#### Assignment 1
According to the article, where did Ricky Hague grow up?
#### Assignment 2
Repeat the part of the article that runs from "But for Ricky" up to and including "kid at a time.".

#### Passage

==========

VOL. 42 | NO. 31 | Friday, August 3, 2018
Turning ‘what might have been’ into ‘what might be’
Ricky Hague works with one of his pupils at Nashville Baseball Academy on Allied Drive. Hague had to give up a promising career when he suffered a shoulder injury during his fifth professional game.
-- Tim Ghianni | The LedgerFrom the exterior, the low-slung building among the industrial warehouses and the like on Allied Drive bears no resemblance to Kevin Costner’s famous Iowa cornstalk-surrounded “Field of Dreams.”
But for Ricky Hague, a Nashville-based commercial and residential Realtor, it is just that (without the corn and “Shoeless Joe” Jackson), because inside, where green turf and batting cages fill the building, he is living out his own revised dreams while creating others … one kid at a time.
“I love coaching,” says Ricky, who works with players from elementary school through high school, teaching the bat-versus-ball mechanics and sharing the throwing and fielding tips and brain-training he learned as a young man growing up in Spring, Texas, outside Houston.
The same basic skills that took him to the cusp of his youthful dreams, playing in the Bigs, are those he’s now helping instill in the hearts and minds of the kids he teaches at Nashville Baseball Academy.
“He’s great,” says Rob Roder, as he watches his 6-year-old son Andrew try to launch balls pitched softly to him by Ricky. “He’ll make a good dad once he wants to do that.”
Rob adds that he’s seen the difference in his son’s skills after just a little while working with Ricky. “Andrew has good hand-eye coordination, but he is able to swing like a baseball player now.”
“Three more balls and then we’ll go work on fielding,” Ricky says as the kid swings and misses. “You’re doing good.”
In a separate conversation, Ricky’s voice even smiles when he talks about what he’s doing to help these youngsters. It’s the same kind of help he got when he was growing up with a good glove and a slugger’s mentality.
“Every kid dreams of making it in Major League Baseball,” Ricky adds.
He almost did, hitting in the mid-.200s and even into the mid-.300s in the minor leagues after a stellar college career: He earned the shortstop’s spot on Team USA after his sophomore year at Rice University, where he honed his game while playing for one of the nation’s elite college baseball programs.

==========

#### Provided information
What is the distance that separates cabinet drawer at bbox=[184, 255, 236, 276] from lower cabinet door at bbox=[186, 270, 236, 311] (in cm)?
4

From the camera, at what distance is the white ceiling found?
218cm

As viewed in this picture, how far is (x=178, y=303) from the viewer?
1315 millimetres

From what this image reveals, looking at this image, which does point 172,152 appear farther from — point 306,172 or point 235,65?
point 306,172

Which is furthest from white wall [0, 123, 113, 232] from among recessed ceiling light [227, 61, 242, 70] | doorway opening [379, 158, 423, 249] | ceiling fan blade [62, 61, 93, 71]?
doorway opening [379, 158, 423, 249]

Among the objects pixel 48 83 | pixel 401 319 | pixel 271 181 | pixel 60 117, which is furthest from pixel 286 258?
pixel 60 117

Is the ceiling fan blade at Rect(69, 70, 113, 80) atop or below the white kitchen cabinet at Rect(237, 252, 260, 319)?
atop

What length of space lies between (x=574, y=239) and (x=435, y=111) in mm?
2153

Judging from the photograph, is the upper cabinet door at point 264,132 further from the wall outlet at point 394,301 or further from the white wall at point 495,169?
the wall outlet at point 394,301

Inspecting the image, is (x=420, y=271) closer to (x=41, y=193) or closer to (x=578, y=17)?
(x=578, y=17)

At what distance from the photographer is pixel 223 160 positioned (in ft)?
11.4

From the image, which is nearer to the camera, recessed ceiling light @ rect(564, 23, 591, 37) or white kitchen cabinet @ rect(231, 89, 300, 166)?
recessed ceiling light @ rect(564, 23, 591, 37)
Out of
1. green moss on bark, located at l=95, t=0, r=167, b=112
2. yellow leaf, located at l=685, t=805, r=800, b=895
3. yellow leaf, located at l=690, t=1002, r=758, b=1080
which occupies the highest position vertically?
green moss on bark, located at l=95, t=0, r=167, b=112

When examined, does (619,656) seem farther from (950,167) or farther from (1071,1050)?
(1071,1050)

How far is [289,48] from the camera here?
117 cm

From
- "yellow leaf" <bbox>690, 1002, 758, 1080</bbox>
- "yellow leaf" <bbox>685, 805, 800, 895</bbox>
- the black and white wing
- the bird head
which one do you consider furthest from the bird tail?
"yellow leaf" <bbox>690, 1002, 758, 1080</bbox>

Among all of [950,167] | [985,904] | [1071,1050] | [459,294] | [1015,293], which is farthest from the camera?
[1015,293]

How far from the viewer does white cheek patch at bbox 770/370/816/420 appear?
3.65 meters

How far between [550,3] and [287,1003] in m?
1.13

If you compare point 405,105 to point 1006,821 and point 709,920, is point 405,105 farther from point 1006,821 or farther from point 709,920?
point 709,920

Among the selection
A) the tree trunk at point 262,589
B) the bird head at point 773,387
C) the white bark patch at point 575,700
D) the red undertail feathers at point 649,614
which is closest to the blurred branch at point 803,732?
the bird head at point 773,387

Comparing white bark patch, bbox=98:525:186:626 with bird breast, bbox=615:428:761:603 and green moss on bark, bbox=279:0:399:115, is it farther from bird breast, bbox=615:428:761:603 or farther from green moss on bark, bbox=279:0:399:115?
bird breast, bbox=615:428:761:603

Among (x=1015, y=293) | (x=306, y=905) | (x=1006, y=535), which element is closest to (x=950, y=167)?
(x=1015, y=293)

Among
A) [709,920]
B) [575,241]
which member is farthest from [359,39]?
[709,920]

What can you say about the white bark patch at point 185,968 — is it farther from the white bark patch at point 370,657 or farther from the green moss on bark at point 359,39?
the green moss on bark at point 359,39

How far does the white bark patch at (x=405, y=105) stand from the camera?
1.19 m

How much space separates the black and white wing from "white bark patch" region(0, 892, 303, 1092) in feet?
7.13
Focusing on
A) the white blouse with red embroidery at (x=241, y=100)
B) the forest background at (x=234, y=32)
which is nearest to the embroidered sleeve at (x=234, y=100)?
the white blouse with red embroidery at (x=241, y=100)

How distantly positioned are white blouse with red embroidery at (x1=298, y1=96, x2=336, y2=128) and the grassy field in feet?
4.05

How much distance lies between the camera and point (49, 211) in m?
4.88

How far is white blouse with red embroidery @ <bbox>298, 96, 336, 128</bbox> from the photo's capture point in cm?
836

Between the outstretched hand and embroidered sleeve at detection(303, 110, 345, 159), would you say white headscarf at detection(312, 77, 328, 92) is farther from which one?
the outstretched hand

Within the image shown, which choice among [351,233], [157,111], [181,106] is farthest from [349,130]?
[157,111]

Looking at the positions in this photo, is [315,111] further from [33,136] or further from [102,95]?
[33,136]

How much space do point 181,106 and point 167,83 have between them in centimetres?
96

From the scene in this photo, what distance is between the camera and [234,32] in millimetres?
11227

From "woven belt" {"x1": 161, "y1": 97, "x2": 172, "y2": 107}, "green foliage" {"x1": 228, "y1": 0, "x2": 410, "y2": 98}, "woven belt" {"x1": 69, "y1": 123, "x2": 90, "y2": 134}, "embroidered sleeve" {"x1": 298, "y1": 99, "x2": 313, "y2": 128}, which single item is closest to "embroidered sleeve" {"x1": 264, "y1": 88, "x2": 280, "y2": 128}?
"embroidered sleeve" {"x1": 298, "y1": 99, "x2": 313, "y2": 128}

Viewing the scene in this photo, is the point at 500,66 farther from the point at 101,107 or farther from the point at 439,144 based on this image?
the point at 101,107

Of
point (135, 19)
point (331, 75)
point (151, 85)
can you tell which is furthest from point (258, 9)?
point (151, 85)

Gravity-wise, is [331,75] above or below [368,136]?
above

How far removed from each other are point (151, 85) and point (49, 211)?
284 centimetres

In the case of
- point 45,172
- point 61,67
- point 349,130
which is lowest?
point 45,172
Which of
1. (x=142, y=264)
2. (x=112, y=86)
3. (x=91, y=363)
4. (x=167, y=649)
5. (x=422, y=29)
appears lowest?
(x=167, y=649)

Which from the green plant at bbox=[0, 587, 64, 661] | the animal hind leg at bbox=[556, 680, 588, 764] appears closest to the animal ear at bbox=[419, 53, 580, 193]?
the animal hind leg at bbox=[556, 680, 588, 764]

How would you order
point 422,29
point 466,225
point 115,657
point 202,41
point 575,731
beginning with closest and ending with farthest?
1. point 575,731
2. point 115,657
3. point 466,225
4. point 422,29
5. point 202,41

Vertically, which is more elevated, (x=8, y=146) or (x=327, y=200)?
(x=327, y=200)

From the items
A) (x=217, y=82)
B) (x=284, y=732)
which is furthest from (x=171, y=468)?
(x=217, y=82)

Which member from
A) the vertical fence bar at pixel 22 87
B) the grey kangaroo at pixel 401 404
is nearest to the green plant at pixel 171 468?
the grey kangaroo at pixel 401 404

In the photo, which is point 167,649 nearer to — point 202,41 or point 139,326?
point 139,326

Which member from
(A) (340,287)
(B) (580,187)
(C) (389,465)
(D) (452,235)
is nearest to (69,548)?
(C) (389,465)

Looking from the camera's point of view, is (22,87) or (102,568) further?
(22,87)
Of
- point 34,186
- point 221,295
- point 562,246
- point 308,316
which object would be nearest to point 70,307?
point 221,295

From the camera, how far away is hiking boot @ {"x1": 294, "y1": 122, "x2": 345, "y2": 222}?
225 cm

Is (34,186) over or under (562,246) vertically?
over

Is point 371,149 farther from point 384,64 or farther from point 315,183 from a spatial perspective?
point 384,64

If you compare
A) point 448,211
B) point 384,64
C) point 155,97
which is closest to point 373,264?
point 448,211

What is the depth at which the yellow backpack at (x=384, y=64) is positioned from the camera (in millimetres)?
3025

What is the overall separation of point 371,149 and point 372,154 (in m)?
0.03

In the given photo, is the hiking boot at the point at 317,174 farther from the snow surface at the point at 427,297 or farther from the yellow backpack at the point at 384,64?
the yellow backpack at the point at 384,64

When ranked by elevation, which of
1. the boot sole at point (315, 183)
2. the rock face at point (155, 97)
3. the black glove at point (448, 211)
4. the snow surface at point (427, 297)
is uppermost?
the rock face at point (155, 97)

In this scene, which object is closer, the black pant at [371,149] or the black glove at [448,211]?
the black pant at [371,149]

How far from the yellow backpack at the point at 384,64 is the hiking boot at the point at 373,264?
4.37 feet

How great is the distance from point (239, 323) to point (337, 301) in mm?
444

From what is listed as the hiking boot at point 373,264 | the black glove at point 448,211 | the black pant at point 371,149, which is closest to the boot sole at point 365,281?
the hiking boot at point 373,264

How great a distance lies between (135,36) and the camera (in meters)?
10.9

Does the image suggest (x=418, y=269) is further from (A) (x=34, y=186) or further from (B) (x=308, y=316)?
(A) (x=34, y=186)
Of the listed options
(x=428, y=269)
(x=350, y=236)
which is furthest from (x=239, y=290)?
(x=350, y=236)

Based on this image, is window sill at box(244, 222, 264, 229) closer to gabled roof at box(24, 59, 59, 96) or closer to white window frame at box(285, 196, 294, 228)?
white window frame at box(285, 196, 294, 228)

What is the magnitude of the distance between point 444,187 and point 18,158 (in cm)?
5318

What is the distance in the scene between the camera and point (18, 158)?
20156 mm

==========

#### Final answer 1
Spring, Texas, outside Houston.

#### Final answer 2
But for Ricky Hague, a Nashville-based commercial and residential Realtor, it is just that (without the corn and “Shoeless Joe” Jackson), because inside, where green turf and batting cages fill the building, he is living out his own revised dreams while creating others … one kid at a time.